# Poughkeepsie reptile expo



## jacobi (Dec 15, 2010)

First time going. Figure I'll check it out. Has anybody else been to the previous ones?

Home

Just tested the link, it works.


----------



## ConFuCiuZ (Jul 13, 2011)

Never heard anything about this. Sounds good. There's at least one PDF vendor there.


----------



## JeremyHuff (Apr 22, 2008)

Never heard of it. I'll be away, but may try to vend at the next one. Any idea how frequent the shows are?
J


----------



## radiata (Jul 24, 2010)

ConFuCiuZ said:


> Never heard anything about this. Sounds good. There's at least one PDF vendor there.


Chris,

Who is the PDF vendor?

Thanks,
Bob


----------



## cliner (Oct 31, 2007)

I went for the first time in September. Nice show, not a lot of frogs but not a lot of junk either. I will be vending (my first time) at this show . It's a nice, smaller sized show about have the size of White Plains?? Tim Heath will be there vending frogs. I think the show is twice a year now, but that my change. I'll be promoting my custom viv buiness, but will also be selling vivs,manzanita branches, ff's and a few frogs and HVT t-shirts.. 
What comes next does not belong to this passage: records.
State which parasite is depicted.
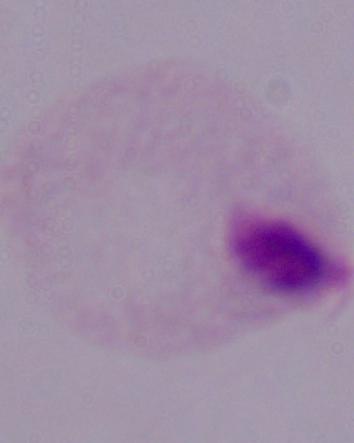
This is a trichomonad.

Summary:
  - Modality: photomicrograph
  - Magnification: 1000xName the parasite shown.
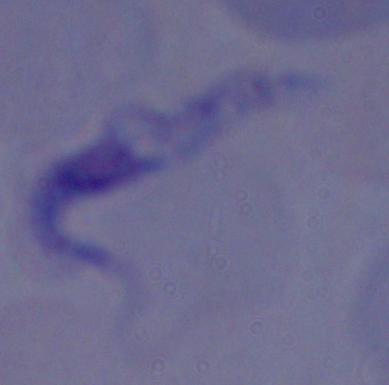

This is a trypanosome.

1000x magnification. Micrograph.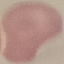

result = no malaria parasites detected
preparation = thin blood smear
capture = smartphone through the microscope eyepiece
image type = cell patch, automatically extracted from a larger field of view and resized to 64 × 64 pixels
stain = GiemsaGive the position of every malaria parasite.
Come buy and say hi! Always up for trades.

Eric
Hudson Valley Terrariums
www.hvtviv.com (new site up any day now)


----------



## ConFuCiuZ (Jul 13, 2011)

Yea tim Heath is vending. I'm looking for a hexagon tank btw.


----------



## jacobi (Dec 15, 2010)

Is anybody going to this show who has leaf litter?


----------